Bidang karya Merampok Kegilaan dibagi dua bagian. Satu bagian di atas dengan satu gambar yang dibingkai sebagai artwork atau karya seni. Jika tanpa melihat bagian berikutnya, mudah dimaklumi ini satu karya ini sebagai karya seni. Ketika melihat bagian berikutnya, berupa kumpulan gambar yang mirip di atasnya dengan jumlah banyak itu akan lebih mudah menggiring kepada permakluman sebagai madness atau kegilaan. Mungkin saja akan muncul ungkapan, “Gila!” Di sinilah pengertian kegilaan dan karya seni terbentang. Karya seni dari merampok kegilaan.

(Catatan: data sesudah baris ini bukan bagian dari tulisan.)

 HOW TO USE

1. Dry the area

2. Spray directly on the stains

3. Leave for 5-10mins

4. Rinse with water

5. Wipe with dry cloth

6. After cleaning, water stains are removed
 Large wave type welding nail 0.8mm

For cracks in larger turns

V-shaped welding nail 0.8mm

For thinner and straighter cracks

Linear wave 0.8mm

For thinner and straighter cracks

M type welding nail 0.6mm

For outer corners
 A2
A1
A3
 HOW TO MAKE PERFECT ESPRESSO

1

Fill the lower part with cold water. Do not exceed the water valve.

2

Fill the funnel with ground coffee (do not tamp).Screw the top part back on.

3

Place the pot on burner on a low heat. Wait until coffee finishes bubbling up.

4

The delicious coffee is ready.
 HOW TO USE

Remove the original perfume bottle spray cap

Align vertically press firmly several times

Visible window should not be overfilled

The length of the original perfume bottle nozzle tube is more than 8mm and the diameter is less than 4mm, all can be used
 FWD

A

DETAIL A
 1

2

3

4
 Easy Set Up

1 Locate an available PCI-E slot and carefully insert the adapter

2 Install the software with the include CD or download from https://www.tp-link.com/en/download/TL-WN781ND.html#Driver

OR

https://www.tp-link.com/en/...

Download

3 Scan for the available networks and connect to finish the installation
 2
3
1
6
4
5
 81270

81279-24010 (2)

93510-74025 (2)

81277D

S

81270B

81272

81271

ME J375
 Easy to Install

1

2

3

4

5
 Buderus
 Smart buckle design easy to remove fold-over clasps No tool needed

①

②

Karya-karya berikutnya menunjukkan gejala sama. Intensitas karyanya memang tidak sebanyak gambar wajah, tetapi dengan ukuran media lebih besar. Ada pengelompokan. Untuk karya Arjuna Menyusui, Hendra Gunawan dan Cicak, serta Mandi di Sungai, menjadi kelompok karya lukisan Pak Wi yang mencontoh lukisan-lukisan Hendra Gunawan (1918—1983). Medianya menggunakan cat air dan pastel di atas kertas berukuran 35 kali 49 Cm.
Pengelompokan berikutnya pada karya lukisan bunga. Medianya cat minyak di atas kanvas berukuran 45 kali 57 Cm. Emosi Pak Wi lebih terasa pada kuasan cat minyak ini. Kemudian pengelompokan lukisan mobil dengan media cat akriliks di atas kanvas berukuran 42 kali 59 Cm dan media cat minyak di atas kanvas berukuran 93 kali 140 Cm. Nawa memiliki kesan tersendiri tentang mobil-mobil ini. Semasa kecil, Nawa sering memerhatikan Pak Wi corat-coret di atas kertas dan menggambar mobil-mobil balap yang futuristik itu.
Lukisan seri potret diri berjudul, Ada Nasi Ada Hari, menampilkan Pak Wi sedang makan. Pak Wi melukis dari foto dirinya yang sedang makan. Demikianlah pameran ini menyajikan dualisme kegilaan dan karya seni dengan harapan untuk kita makin hormat terhadap kegilaan.